The buyers talked with the three front landowners about getting a deeded easement. Each agreed. Two signed easements; the third did not, but kept saying he would.
The buyers, who had an easement contingency in their contract on the advice of their lawyer, decided to proceed with the purchase in the absence of the third easement. They wanted to close the deal before a higher offer came in. They wanted that farm, immediately.
Their wanting was palpable. They reinforced each other’s mounting desire.
Their lawyer advised them to not go through with the purchase until the third easement was in hand. Void the contract, he said, if you don’t get all three in writing. He said that the third easement might be a hold out, might be a “stick up” for an outrageous price.
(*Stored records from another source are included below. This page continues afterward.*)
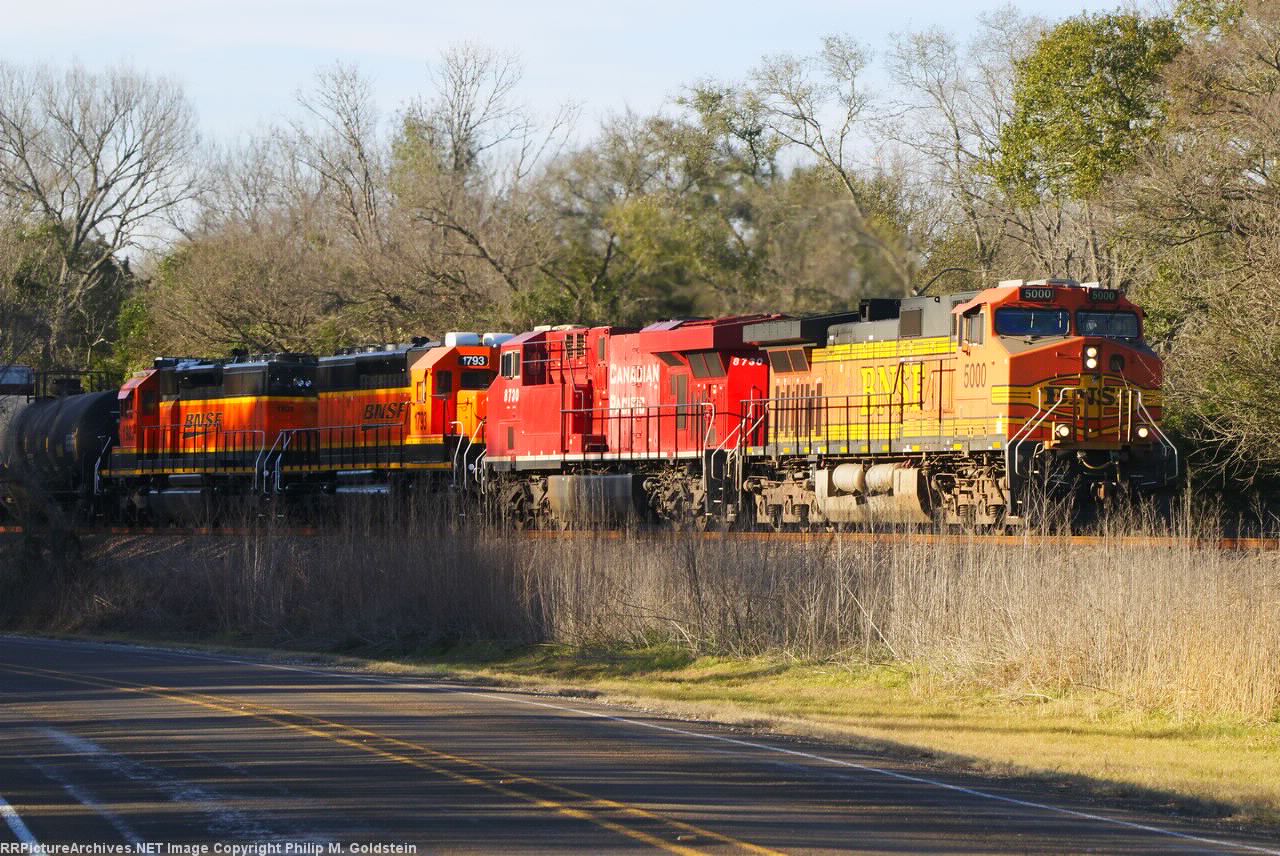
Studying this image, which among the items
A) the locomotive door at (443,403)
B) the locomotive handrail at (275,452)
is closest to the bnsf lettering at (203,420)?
the locomotive handrail at (275,452)

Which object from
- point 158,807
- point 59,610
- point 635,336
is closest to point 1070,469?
point 635,336

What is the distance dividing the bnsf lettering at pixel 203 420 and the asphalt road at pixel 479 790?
2253 centimetres

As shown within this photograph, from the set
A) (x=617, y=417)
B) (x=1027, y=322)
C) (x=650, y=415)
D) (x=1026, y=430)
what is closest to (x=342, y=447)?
(x=617, y=417)

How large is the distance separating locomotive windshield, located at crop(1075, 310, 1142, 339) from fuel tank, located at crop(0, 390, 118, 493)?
91.7 ft

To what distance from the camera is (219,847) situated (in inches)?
359

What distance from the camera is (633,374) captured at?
101ft

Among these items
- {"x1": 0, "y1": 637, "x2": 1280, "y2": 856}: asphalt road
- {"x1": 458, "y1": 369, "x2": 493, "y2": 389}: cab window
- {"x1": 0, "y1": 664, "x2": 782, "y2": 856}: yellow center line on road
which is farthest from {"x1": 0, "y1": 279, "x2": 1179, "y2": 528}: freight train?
{"x1": 0, "y1": 664, "x2": 782, "y2": 856}: yellow center line on road

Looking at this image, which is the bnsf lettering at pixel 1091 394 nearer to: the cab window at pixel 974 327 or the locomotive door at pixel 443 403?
the cab window at pixel 974 327

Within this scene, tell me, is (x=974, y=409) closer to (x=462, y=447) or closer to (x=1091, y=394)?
(x=1091, y=394)

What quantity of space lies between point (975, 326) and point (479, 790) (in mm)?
15371

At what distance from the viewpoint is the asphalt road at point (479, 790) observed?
9562 millimetres

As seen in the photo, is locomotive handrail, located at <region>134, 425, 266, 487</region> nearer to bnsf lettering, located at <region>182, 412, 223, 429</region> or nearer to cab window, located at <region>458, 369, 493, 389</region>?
bnsf lettering, located at <region>182, 412, 223, 429</region>

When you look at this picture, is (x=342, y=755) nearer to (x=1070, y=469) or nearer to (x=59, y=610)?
(x=1070, y=469)

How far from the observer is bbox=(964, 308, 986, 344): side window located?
24.2 metres
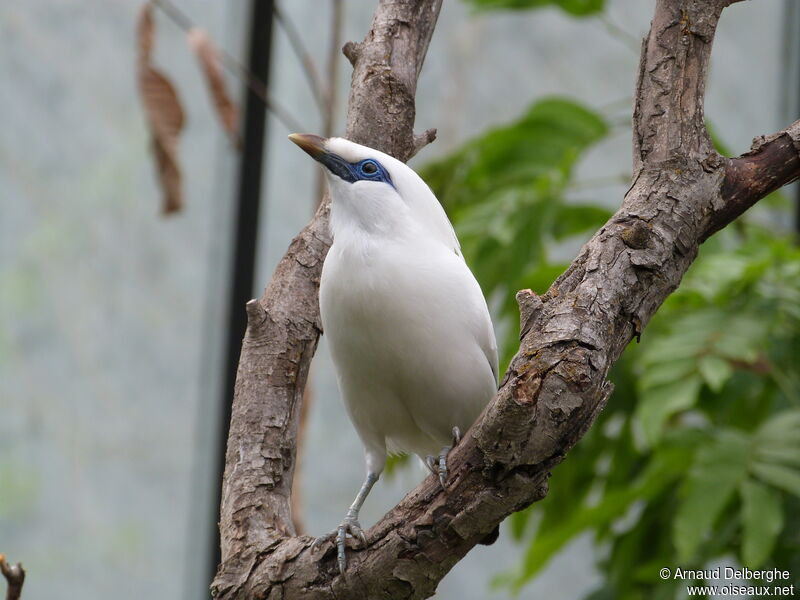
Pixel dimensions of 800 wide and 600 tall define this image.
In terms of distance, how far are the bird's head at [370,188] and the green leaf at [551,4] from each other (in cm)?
161

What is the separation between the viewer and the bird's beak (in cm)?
208

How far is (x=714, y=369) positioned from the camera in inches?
97.3

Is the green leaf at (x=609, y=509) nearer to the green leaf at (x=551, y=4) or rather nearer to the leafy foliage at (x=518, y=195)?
the leafy foliage at (x=518, y=195)

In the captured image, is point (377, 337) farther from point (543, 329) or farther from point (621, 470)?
point (621, 470)

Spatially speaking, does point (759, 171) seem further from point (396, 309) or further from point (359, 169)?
point (359, 169)

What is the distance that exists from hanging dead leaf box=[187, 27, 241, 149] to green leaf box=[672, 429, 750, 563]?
159cm

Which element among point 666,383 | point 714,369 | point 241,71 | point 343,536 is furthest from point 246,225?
point 343,536

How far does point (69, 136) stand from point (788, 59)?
3534mm

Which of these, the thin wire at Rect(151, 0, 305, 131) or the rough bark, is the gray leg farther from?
the thin wire at Rect(151, 0, 305, 131)

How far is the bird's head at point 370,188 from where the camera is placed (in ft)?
6.72

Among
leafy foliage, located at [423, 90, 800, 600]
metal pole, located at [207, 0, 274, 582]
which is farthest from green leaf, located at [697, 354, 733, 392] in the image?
metal pole, located at [207, 0, 274, 582]

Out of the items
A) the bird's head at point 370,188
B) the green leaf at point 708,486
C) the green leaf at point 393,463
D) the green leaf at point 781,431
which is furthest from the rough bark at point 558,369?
the green leaf at point 393,463

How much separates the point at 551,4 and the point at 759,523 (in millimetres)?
1886

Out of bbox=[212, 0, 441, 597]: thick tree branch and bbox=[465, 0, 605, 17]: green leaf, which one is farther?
bbox=[465, 0, 605, 17]: green leaf
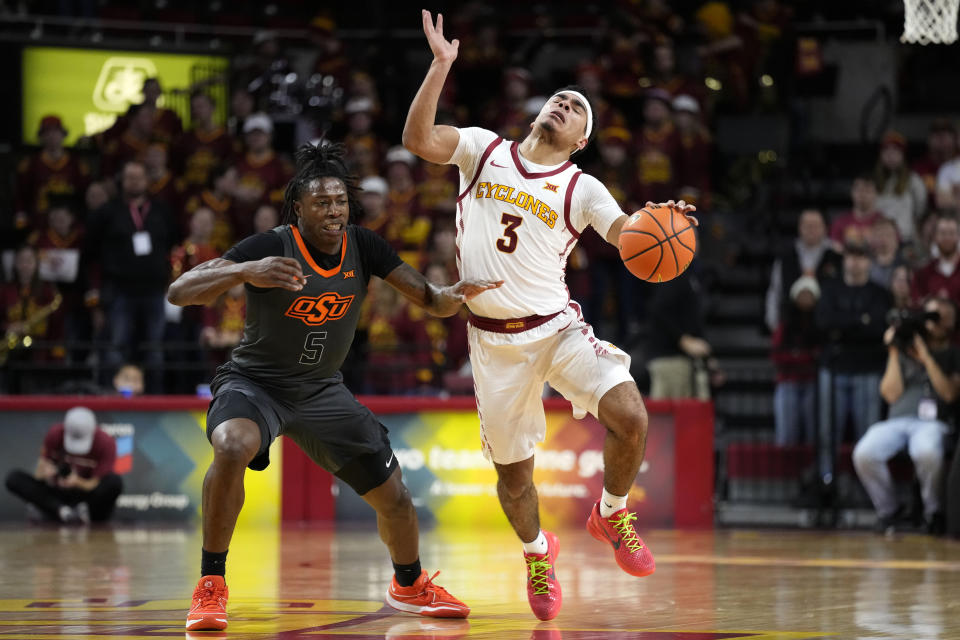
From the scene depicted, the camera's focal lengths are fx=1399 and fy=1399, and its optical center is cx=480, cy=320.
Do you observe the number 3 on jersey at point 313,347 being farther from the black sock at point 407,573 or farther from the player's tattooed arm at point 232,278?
the black sock at point 407,573

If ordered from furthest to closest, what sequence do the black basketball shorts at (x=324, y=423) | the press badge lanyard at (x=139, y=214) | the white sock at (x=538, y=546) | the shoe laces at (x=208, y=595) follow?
1. the press badge lanyard at (x=139, y=214)
2. the white sock at (x=538, y=546)
3. the black basketball shorts at (x=324, y=423)
4. the shoe laces at (x=208, y=595)

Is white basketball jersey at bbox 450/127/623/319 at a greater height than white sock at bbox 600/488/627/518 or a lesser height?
greater

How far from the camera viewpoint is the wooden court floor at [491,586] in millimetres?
6527

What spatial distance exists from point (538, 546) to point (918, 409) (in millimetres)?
5891

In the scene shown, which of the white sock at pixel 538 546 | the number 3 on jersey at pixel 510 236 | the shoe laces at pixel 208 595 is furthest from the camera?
the white sock at pixel 538 546

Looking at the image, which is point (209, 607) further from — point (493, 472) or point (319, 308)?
point (493, 472)

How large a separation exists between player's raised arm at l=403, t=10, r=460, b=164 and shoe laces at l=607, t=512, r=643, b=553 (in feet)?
6.79

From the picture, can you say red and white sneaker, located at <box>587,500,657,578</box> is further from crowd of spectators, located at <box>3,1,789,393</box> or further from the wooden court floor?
crowd of spectators, located at <box>3,1,789,393</box>

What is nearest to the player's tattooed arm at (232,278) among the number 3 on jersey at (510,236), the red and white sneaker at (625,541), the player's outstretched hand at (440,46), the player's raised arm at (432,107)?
the player's raised arm at (432,107)

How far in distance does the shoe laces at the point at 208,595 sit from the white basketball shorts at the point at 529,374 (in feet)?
5.32

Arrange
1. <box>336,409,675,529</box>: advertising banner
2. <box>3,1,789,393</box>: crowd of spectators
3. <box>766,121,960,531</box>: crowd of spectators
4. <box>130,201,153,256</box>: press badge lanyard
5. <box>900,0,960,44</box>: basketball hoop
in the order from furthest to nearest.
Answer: <box>130,201,153,256</box>: press badge lanyard < <box>3,1,789,393</box>: crowd of spectators < <box>336,409,675,529</box>: advertising banner < <box>766,121,960,531</box>: crowd of spectators < <box>900,0,960,44</box>: basketball hoop

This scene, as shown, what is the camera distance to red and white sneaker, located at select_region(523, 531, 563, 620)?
22.8 feet

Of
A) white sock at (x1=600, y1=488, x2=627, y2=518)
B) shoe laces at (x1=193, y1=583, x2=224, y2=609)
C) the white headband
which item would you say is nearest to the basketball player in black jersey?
shoe laces at (x1=193, y1=583, x2=224, y2=609)

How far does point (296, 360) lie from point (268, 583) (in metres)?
2.12
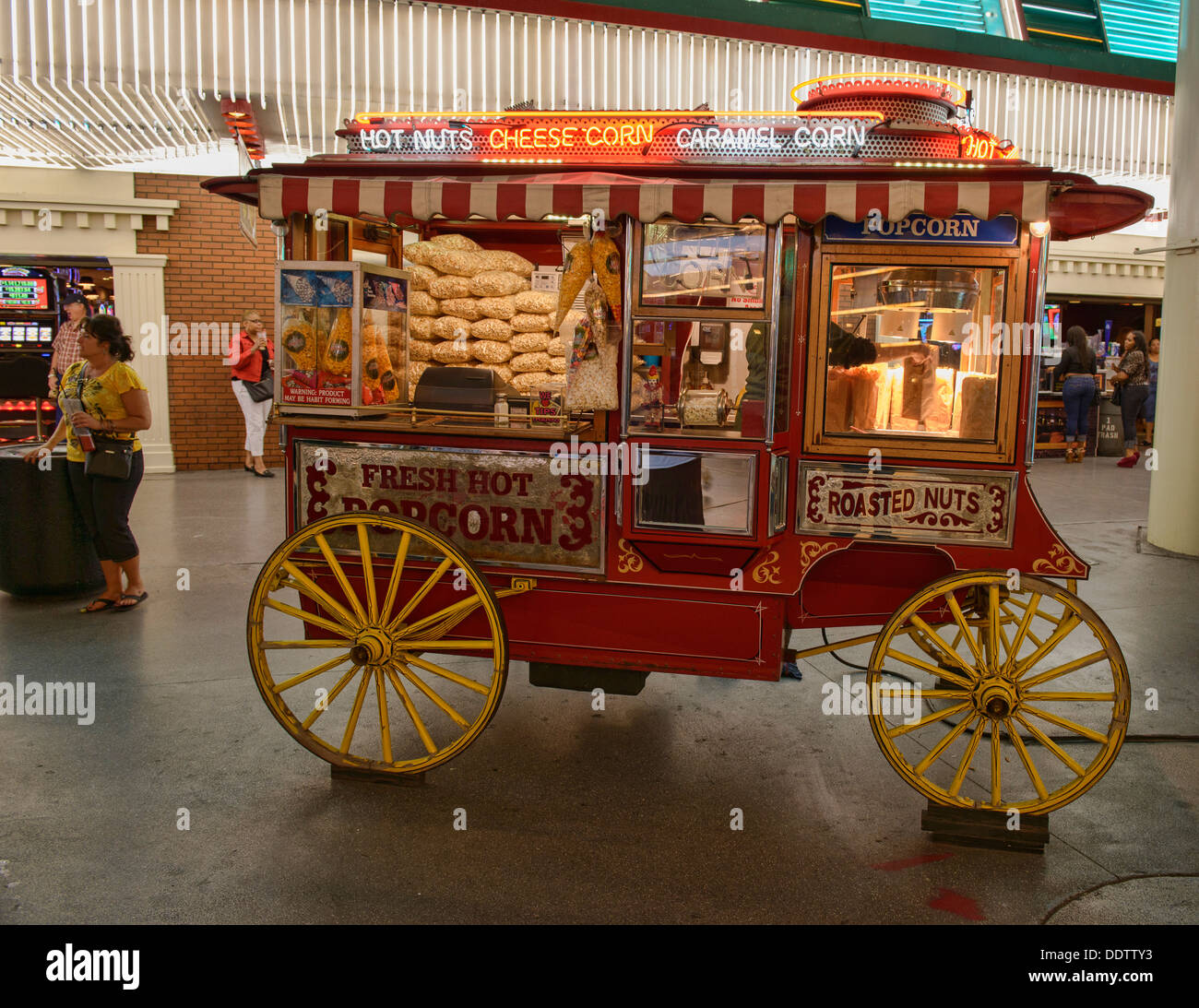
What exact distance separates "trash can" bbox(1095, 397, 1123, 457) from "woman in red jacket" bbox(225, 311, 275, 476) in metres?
12.6

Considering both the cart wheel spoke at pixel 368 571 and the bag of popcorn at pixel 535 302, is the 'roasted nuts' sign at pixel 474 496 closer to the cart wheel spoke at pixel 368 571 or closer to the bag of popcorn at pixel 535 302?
the cart wheel spoke at pixel 368 571

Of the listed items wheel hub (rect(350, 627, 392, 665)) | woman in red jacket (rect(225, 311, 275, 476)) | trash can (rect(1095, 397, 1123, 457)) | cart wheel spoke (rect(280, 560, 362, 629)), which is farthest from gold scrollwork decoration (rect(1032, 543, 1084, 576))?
trash can (rect(1095, 397, 1123, 457))

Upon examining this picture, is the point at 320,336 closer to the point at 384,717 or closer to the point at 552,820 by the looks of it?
the point at 384,717

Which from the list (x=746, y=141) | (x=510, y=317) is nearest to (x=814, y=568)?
(x=746, y=141)

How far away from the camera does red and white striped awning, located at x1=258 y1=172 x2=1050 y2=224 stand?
133 inches

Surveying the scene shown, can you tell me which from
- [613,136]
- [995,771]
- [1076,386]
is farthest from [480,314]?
[1076,386]

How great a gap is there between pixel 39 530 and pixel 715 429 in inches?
201

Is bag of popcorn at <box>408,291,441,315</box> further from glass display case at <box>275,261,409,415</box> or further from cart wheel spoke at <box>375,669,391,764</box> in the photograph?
cart wheel spoke at <box>375,669,391,764</box>

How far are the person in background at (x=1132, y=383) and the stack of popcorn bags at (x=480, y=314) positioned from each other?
10771 millimetres

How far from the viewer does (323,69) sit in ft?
29.7

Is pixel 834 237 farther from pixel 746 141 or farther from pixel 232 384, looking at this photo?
pixel 232 384

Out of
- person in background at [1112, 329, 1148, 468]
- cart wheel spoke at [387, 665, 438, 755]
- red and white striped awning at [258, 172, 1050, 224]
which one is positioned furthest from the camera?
person in background at [1112, 329, 1148, 468]

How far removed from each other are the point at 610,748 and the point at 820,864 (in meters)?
1.29

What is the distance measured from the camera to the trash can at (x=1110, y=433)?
51.0 ft
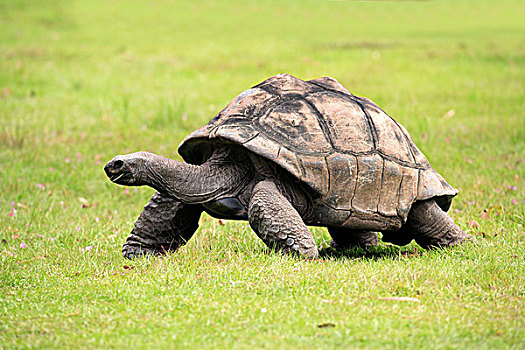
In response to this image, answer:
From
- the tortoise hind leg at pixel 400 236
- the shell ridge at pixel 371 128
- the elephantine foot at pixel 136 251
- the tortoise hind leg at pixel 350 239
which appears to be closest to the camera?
the shell ridge at pixel 371 128

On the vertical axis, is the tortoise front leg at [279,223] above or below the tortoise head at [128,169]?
below

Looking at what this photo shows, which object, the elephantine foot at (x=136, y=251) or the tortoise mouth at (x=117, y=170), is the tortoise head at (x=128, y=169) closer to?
the tortoise mouth at (x=117, y=170)

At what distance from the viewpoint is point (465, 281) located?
4.52 metres

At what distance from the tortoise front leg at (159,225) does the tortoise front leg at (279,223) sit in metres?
0.83

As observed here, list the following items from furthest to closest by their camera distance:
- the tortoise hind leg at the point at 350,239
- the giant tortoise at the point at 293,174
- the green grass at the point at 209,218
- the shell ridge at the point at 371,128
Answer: the tortoise hind leg at the point at 350,239, the shell ridge at the point at 371,128, the giant tortoise at the point at 293,174, the green grass at the point at 209,218

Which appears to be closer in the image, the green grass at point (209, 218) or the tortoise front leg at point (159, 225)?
the green grass at point (209, 218)

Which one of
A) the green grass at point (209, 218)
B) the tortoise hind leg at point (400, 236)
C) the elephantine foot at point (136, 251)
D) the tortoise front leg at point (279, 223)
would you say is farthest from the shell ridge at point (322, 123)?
the elephantine foot at point (136, 251)

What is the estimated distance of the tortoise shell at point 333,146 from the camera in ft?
16.8

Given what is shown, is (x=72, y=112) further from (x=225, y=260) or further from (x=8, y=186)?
(x=225, y=260)

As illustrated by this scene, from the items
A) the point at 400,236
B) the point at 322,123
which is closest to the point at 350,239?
the point at 400,236

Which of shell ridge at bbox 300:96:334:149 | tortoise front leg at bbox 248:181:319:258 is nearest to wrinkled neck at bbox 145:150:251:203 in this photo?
tortoise front leg at bbox 248:181:319:258

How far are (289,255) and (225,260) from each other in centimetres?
50

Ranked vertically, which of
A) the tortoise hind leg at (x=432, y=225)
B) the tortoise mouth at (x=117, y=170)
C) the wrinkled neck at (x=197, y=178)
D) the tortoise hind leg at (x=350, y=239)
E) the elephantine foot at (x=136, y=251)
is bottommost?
the tortoise hind leg at (x=350, y=239)

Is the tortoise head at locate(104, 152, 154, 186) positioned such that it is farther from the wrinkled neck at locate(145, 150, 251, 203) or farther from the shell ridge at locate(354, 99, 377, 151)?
the shell ridge at locate(354, 99, 377, 151)
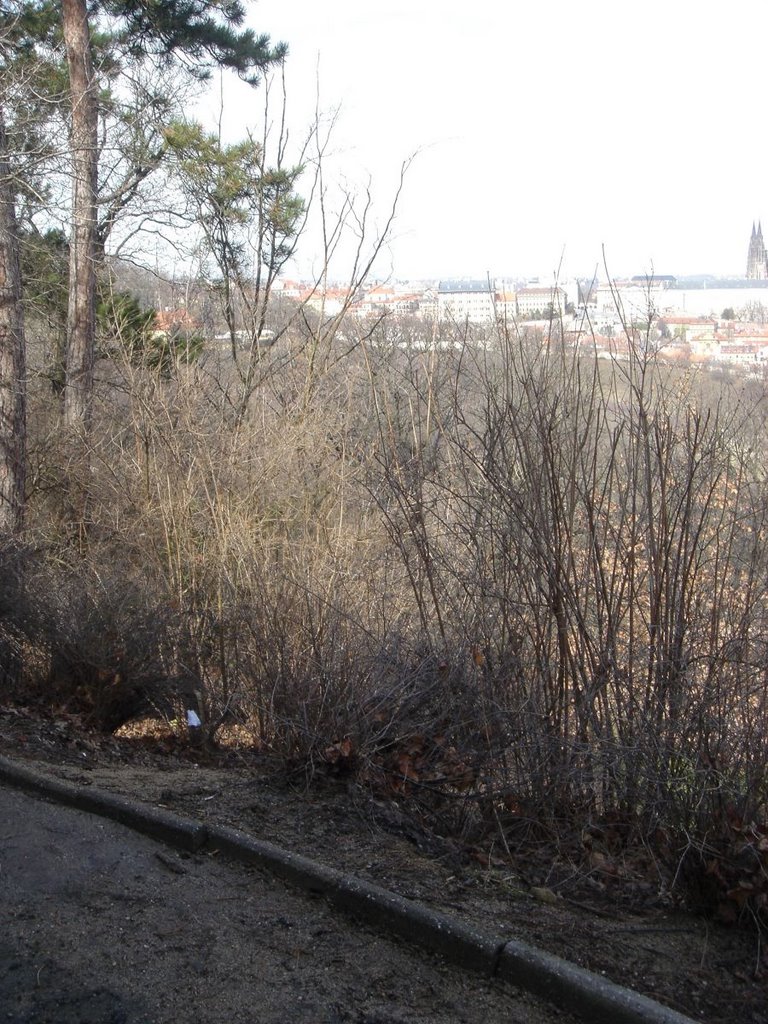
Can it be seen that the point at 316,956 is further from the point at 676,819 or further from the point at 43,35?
the point at 43,35

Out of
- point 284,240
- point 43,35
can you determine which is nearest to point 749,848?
point 284,240

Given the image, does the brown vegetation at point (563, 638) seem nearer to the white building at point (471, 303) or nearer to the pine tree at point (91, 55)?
the white building at point (471, 303)

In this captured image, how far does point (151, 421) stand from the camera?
476 inches

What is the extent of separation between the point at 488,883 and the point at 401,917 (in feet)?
2.05

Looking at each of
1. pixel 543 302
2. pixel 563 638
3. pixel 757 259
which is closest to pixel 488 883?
pixel 563 638

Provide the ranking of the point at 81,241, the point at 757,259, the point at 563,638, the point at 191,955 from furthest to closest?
the point at 81,241 → the point at 757,259 → the point at 563,638 → the point at 191,955

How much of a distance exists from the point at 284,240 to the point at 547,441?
1398 centimetres

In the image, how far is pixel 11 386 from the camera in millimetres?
14227

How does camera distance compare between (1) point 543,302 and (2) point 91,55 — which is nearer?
(1) point 543,302

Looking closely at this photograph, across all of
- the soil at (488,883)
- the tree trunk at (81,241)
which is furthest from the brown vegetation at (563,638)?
the tree trunk at (81,241)

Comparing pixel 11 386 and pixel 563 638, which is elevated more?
pixel 11 386

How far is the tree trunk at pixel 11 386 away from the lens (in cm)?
1391

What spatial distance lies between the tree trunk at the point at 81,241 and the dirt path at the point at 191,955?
472 inches

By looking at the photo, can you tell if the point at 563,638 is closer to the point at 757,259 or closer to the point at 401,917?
the point at 401,917
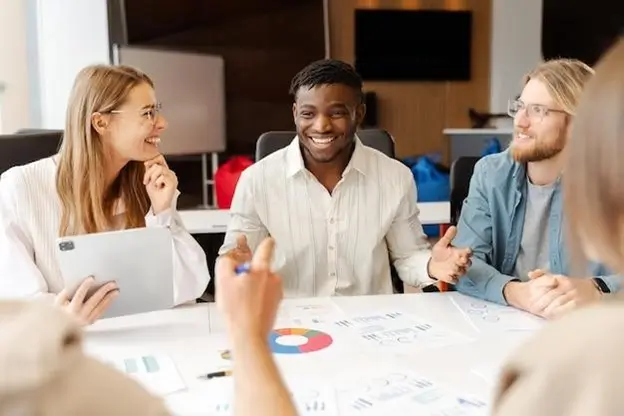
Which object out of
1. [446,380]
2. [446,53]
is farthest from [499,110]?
[446,380]

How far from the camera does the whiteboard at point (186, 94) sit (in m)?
4.09

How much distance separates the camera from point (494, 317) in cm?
162

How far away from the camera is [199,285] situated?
1.82m

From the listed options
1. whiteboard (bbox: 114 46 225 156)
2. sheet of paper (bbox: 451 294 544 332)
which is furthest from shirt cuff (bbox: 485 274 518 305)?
whiteboard (bbox: 114 46 225 156)

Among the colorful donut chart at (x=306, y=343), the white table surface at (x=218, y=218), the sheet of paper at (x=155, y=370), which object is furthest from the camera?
the white table surface at (x=218, y=218)

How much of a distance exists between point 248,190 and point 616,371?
164 centimetres

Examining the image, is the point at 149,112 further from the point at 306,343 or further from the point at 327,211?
the point at 306,343

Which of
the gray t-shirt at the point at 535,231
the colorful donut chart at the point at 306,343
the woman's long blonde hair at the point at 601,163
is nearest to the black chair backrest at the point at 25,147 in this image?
Answer: the colorful donut chart at the point at 306,343

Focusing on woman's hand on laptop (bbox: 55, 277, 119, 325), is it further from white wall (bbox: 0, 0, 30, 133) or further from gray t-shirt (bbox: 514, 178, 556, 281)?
white wall (bbox: 0, 0, 30, 133)

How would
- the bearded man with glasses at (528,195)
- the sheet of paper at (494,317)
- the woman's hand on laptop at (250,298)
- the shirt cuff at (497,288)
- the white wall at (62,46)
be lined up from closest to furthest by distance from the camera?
the woman's hand on laptop at (250,298) < the sheet of paper at (494,317) < the shirt cuff at (497,288) < the bearded man with glasses at (528,195) < the white wall at (62,46)

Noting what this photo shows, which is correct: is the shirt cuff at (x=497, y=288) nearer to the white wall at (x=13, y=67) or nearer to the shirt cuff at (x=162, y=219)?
the shirt cuff at (x=162, y=219)

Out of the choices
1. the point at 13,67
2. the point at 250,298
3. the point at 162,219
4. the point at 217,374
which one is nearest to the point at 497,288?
the point at 217,374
The contingency date came. The couple removed the contingency in advance of getting the third easement. They closed. They wanted the farm more than they wanted to wait for the third easement. The farm was pleasure; the easement was pain.
Five months later, negotiations for the third easement continue. The seller’s price is now three times more than its starting point prior to the closing. The end is not in sight.
If the new owners of the “back farm” don’t pay the extortion price, they will have to spend a fortune fixing the jeep trail to make it four-season accessible. It will never be as convenient as the front road. The third easement principal knows this. My guess is that he will sell the easement for about two-thirds the estimated cost of fixing the jeep trail.
This is an example of a buyer’s emotions trumping a buyer’s good sense. In the heat of the chase, it’s hard to keep emotions contained. But the price of not doing so is often discouragingly high. The buyer’s lawyer had no emotion wrapped into the purchase. The buyers should have followed his advice.